The scaling of virtual machine (VM) infrastructure tells an equally impressive story of capacity building, growing from 6,134 VMS in 2015-16 to 29,399 by 2025-26—a nearly five-fold increase that underscores the substantial computational resources being deployed to support e-governance initiatives. The growth pattern of VMS closely mirrors departmental adoption, suggesting a well-coordinated expansion strategy that maintains appropriate infrastructure scaling in line with increasing demands. However, there are subtle differences in the growth curves, with VM growth showing a temporary plateau between 2022-24 before resuming strong expansion in 2024-25.

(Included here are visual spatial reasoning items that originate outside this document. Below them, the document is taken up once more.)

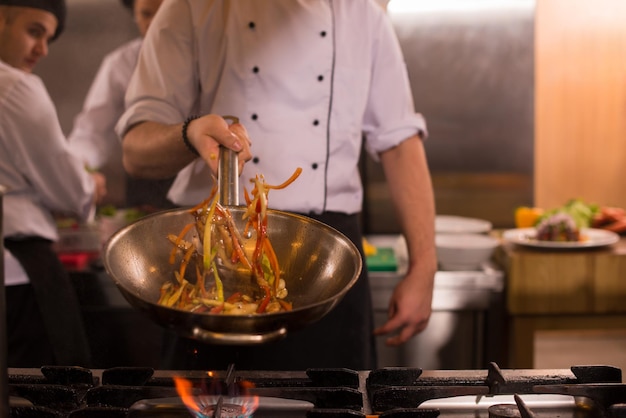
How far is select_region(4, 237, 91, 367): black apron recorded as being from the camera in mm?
1570

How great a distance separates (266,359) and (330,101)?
0.51m

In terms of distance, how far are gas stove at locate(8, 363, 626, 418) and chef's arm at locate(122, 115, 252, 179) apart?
0.31 meters

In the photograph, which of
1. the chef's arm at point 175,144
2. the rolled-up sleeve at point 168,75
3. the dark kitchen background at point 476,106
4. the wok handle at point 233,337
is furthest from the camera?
the dark kitchen background at point 476,106

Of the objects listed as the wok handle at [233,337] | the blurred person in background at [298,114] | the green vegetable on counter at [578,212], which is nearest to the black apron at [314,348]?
the blurred person in background at [298,114]

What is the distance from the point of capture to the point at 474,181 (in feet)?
8.84

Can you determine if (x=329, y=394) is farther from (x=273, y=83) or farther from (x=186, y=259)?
(x=273, y=83)

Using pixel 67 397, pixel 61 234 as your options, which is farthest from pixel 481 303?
pixel 67 397

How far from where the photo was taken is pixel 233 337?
0.80 metres

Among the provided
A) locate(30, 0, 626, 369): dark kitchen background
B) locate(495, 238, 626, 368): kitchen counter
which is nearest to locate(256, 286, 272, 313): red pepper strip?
locate(495, 238, 626, 368): kitchen counter

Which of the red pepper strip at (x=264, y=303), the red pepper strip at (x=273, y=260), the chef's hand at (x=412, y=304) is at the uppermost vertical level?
the red pepper strip at (x=273, y=260)

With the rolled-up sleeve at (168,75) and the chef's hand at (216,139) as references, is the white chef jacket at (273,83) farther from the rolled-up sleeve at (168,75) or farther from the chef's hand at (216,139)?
the chef's hand at (216,139)

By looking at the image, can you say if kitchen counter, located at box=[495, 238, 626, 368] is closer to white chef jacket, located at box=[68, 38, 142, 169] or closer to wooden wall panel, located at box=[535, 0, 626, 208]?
wooden wall panel, located at box=[535, 0, 626, 208]

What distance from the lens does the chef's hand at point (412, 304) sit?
1490 millimetres

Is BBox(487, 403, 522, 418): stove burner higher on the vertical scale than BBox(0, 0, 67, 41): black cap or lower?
lower
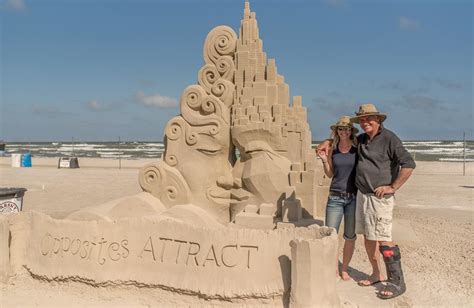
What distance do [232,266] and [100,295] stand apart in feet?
4.24

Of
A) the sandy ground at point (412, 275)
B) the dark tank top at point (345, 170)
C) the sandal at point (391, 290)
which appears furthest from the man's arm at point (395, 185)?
the sandy ground at point (412, 275)

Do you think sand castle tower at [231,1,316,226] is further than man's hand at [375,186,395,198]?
Yes

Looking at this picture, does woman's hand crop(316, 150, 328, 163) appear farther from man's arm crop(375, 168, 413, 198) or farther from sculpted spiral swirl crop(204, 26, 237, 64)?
sculpted spiral swirl crop(204, 26, 237, 64)

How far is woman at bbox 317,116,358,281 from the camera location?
147 inches

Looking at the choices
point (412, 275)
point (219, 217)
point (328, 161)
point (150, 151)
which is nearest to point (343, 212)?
point (328, 161)

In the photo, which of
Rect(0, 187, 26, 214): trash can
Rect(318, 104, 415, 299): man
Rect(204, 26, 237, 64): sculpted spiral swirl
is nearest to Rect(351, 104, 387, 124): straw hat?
Rect(318, 104, 415, 299): man

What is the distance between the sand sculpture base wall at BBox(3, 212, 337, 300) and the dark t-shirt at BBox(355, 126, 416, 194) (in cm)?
60

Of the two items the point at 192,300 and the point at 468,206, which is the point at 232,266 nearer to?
the point at 192,300

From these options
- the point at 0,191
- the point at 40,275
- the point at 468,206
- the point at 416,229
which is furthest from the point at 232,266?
the point at 468,206

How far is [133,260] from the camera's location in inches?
143

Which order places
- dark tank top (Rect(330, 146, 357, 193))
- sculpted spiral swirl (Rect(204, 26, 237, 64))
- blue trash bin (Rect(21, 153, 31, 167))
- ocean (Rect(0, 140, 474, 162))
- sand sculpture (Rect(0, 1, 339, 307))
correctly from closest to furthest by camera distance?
sand sculpture (Rect(0, 1, 339, 307)), dark tank top (Rect(330, 146, 357, 193)), sculpted spiral swirl (Rect(204, 26, 237, 64)), blue trash bin (Rect(21, 153, 31, 167)), ocean (Rect(0, 140, 474, 162))

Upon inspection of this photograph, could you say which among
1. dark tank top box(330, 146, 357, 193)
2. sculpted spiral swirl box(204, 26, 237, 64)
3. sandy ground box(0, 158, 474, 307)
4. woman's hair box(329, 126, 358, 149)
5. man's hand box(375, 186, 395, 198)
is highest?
sculpted spiral swirl box(204, 26, 237, 64)

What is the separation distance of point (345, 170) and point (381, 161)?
35 centimetres

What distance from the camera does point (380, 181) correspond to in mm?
3490
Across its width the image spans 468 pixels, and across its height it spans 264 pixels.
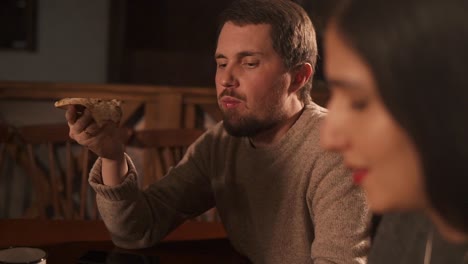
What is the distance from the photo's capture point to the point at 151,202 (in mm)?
1357

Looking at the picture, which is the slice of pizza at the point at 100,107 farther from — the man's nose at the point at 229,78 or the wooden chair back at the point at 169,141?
the wooden chair back at the point at 169,141

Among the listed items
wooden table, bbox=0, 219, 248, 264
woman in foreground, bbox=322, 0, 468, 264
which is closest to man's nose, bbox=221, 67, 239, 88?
wooden table, bbox=0, 219, 248, 264

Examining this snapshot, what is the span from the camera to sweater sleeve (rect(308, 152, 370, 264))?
1060 mm

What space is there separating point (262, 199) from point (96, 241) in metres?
0.39

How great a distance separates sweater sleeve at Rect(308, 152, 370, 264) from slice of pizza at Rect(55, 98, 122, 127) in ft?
1.30

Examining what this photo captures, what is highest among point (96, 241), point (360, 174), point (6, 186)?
point (360, 174)

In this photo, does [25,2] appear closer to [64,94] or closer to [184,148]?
[64,94]

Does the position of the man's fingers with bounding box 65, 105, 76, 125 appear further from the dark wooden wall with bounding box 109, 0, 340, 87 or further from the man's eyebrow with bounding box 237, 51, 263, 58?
the dark wooden wall with bounding box 109, 0, 340, 87

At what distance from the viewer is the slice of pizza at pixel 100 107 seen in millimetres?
1076

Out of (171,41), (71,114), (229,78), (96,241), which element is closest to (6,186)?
(96,241)

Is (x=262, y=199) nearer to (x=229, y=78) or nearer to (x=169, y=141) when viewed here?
(x=229, y=78)

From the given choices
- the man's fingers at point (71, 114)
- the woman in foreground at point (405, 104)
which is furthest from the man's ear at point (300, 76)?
the woman in foreground at point (405, 104)

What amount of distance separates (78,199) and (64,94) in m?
0.47

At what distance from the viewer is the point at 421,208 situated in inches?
17.4
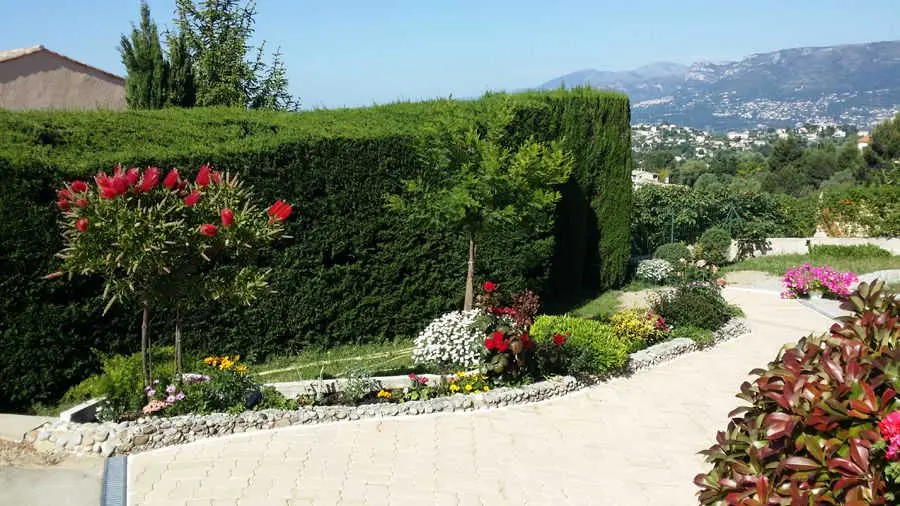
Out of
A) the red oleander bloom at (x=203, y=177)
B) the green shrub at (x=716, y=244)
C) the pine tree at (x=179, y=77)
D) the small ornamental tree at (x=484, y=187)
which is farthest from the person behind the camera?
the green shrub at (x=716, y=244)

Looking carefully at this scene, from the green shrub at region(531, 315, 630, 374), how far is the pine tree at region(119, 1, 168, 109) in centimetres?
1154

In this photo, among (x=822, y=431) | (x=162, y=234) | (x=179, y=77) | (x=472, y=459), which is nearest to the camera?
(x=822, y=431)

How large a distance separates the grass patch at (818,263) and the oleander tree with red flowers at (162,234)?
46.6ft

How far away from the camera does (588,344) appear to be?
1054cm

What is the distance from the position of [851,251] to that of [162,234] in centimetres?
1804

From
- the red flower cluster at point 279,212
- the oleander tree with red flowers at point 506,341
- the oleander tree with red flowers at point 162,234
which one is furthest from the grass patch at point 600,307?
the oleander tree with red flowers at point 162,234

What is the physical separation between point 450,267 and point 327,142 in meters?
2.86

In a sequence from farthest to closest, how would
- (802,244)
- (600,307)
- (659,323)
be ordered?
(802,244), (600,307), (659,323)

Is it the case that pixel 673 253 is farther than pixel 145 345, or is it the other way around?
pixel 673 253

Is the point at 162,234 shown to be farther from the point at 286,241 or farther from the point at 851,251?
the point at 851,251

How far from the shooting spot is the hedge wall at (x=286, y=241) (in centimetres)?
879

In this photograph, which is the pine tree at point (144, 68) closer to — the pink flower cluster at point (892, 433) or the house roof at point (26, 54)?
the house roof at point (26, 54)

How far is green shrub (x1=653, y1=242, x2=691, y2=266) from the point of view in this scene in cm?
1828

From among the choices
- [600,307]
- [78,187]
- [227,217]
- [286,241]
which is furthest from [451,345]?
[600,307]
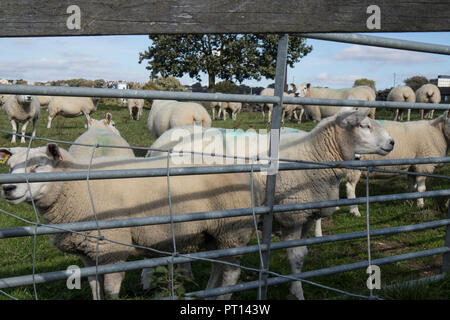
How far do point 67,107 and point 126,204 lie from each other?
48.4 feet

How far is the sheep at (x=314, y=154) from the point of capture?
11.0ft

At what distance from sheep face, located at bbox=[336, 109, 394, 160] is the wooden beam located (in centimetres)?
183

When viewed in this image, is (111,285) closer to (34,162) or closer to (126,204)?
(126,204)

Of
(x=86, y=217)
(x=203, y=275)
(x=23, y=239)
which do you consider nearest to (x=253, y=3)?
(x=86, y=217)

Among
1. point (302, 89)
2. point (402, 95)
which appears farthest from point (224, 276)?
point (402, 95)

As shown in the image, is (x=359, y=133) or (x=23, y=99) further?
(x=23, y=99)

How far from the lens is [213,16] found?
1768 mm

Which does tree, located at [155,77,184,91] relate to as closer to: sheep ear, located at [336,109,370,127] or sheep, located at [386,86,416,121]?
sheep, located at [386,86,416,121]

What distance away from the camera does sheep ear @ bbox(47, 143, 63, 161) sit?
250cm

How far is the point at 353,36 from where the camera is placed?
2.33m

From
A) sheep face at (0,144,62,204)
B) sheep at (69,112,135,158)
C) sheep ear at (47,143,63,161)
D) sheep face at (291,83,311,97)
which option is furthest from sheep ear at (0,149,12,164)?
sheep face at (291,83,311,97)

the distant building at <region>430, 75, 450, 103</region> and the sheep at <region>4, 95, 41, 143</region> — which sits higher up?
the distant building at <region>430, 75, 450, 103</region>

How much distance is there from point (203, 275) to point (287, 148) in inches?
60.7
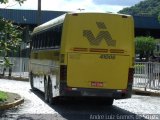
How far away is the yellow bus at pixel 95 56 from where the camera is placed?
52.2 feet

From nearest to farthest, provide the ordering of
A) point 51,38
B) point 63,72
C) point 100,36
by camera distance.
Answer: point 63,72 < point 100,36 < point 51,38

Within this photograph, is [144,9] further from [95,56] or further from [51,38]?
[95,56]

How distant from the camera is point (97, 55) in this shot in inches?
632

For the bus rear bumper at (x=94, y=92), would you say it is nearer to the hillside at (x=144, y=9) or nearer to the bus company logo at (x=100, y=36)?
the bus company logo at (x=100, y=36)

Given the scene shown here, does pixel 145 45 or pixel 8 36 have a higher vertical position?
pixel 145 45

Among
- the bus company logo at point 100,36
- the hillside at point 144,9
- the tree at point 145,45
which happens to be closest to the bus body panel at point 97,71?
the bus company logo at point 100,36

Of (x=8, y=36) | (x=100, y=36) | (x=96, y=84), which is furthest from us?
(x=8, y=36)

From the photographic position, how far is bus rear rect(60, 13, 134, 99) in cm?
1591

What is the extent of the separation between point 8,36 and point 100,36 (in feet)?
11.8

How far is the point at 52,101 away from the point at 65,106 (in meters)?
0.52

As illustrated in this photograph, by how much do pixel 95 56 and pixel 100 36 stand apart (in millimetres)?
658

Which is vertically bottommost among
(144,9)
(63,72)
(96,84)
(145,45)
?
(96,84)

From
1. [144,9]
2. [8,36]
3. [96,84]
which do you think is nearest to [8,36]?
[8,36]

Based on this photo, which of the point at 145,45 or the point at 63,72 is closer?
the point at 63,72
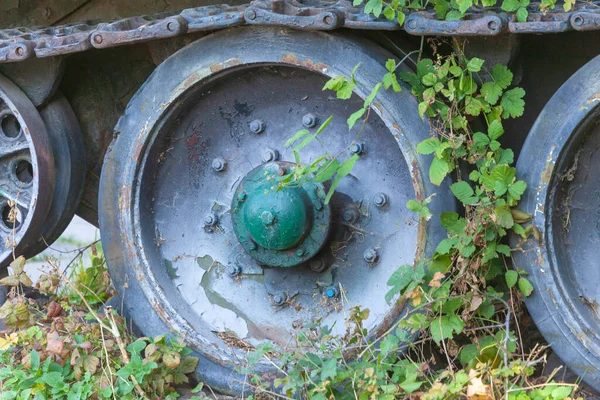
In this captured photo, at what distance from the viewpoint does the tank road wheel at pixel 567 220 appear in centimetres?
284

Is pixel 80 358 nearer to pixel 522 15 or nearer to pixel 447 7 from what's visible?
pixel 447 7

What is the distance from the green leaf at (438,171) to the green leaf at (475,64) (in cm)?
28

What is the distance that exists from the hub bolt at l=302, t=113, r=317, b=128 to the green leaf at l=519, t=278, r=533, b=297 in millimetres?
888

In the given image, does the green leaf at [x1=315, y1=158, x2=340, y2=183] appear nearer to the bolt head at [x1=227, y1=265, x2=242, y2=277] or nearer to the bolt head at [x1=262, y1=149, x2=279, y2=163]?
the bolt head at [x1=262, y1=149, x2=279, y2=163]

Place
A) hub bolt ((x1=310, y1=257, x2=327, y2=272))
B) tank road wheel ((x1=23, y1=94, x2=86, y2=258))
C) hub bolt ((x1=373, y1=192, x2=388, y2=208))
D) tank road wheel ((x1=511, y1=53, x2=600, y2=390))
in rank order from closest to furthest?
tank road wheel ((x1=511, y1=53, x2=600, y2=390)) < hub bolt ((x1=373, y1=192, x2=388, y2=208)) < hub bolt ((x1=310, y1=257, x2=327, y2=272)) < tank road wheel ((x1=23, y1=94, x2=86, y2=258))

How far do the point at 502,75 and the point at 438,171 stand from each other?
336 mm

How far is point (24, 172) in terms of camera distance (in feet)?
12.3

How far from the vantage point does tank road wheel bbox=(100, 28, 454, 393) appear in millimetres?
3201

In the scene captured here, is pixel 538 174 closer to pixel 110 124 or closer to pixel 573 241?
pixel 573 241

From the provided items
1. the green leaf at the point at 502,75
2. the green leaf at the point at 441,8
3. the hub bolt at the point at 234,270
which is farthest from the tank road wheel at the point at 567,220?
the hub bolt at the point at 234,270

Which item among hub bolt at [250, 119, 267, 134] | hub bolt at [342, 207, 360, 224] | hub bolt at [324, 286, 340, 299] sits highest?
hub bolt at [250, 119, 267, 134]

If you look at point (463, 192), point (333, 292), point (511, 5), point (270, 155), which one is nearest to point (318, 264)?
point (333, 292)

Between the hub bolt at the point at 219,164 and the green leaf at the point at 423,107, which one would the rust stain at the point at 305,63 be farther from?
the hub bolt at the point at 219,164

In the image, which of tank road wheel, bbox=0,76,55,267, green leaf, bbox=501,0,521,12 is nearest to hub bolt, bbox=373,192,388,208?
green leaf, bbox=501,0,521,12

Analysing the ratio between departments and VMS provides insight into resource allocation patterns. In 2015-16, the system averaged approximately 18 VMS per department, while by 2025-26, this ratio had decreased to about 14 VMS per department. This declining ratio might indicate several possibilities: improved VM efficiency allowing more services per machine, consolidation of services through better architecture, or perhaps a shift toward more lightweight applications as departmental adoption expanded beyond core computing-intensive functions to broader administrative applications.
The data illustrates India’s strategic commitment to cloud computing as the foundation for digital governance, with MeghRaj serving as the technological backbone for numerous e-governance initiatives. The sustained growth across both metrics, even into the projected fiscal year 2025-26, indicates continued investment in digital infrastructure and suggests that cloud adoption remains central to India’s governance modernisation strategy. This consistent expansion of both departmental coverage and computing resources demonstrates a successful implementation of the “Cloud First” policy approach, enabling government entities to leverage shared infrastructure rather than developing siloed IT systems, ultimately enhancing efficiency, security, and service delivery capabilities across the public sector.